Manchmal gibt es bei Routern eine Einstellung Namens "Connect on demand".Möglicherweise kannst du hier etwas deaktivieren.


----------



## Raijin (28. Januar 2004)

zu TerrorALF: Ich hab keinene Server. Der Router fungiert nur als DHCP-Server.

zu Erpel: Eine "Connect on Demand" Funktion hat der Router nicht, bzw. ich hab nach längerem Suchen keine gefunden!

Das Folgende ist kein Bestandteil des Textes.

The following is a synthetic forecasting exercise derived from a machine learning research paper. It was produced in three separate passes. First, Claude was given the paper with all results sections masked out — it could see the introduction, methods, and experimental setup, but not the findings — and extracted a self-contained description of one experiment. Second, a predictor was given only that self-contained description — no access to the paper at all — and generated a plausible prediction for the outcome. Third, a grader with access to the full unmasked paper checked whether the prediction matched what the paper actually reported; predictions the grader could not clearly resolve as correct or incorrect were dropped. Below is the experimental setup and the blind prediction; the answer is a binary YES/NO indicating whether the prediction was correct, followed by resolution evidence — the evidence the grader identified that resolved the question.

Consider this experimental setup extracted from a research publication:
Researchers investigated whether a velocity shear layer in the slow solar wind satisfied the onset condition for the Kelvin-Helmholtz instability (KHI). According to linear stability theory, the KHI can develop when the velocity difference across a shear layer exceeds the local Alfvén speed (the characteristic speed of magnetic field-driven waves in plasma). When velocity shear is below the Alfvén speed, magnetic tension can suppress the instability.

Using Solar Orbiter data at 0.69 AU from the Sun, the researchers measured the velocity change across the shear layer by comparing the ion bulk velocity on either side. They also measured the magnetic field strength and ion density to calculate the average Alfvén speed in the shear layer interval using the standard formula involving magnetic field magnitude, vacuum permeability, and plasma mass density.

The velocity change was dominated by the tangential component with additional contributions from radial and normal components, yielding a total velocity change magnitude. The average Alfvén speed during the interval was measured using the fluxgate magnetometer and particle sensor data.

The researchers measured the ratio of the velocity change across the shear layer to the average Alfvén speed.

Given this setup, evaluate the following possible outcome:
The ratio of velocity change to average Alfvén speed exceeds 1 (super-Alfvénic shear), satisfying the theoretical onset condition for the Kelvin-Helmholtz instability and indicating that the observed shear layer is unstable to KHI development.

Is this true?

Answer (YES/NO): YES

Trotzdem, Dank an euch beide!


----------



## Moosehead (1. Februar 2004)

Hallo Raijin,

der Router hat die Aufgabe die Internetverbindung aufzubauen. Das macht er immer dann, wenn eine Applikation ins Internet möchte.
z.B. der Browser, oder ein Messenger, .....

Es gibt die Möglichkeit, in Deiner Routerkonfiguration die " Idle Time" einzustellen.
Das ist die Zeit in Minuten, nachder der Router die Verbindung ins Internet abbaut, wenn keine Verbindungsaktivität mehr herrscht.
Es hat sich bei Internettarifen, die keine Flat sind, eine IDLE TIME von 3 Minuten bewährt. Wenn Du eine FLAT hast, dann kannst Du ruhig eine 0 eintragen. Dann bleibt er Daueronline.

Ich denke aber Du hast keine FLAT, daher solltest Du zusätzlich Deinen Rechner und den Router an eine Steckdosenleiste mit Netzschalter anschliessen. Wenn Du dann den Rechner runterfährst kannst Du den Rechner und den Router vom Stromnetz nehmen.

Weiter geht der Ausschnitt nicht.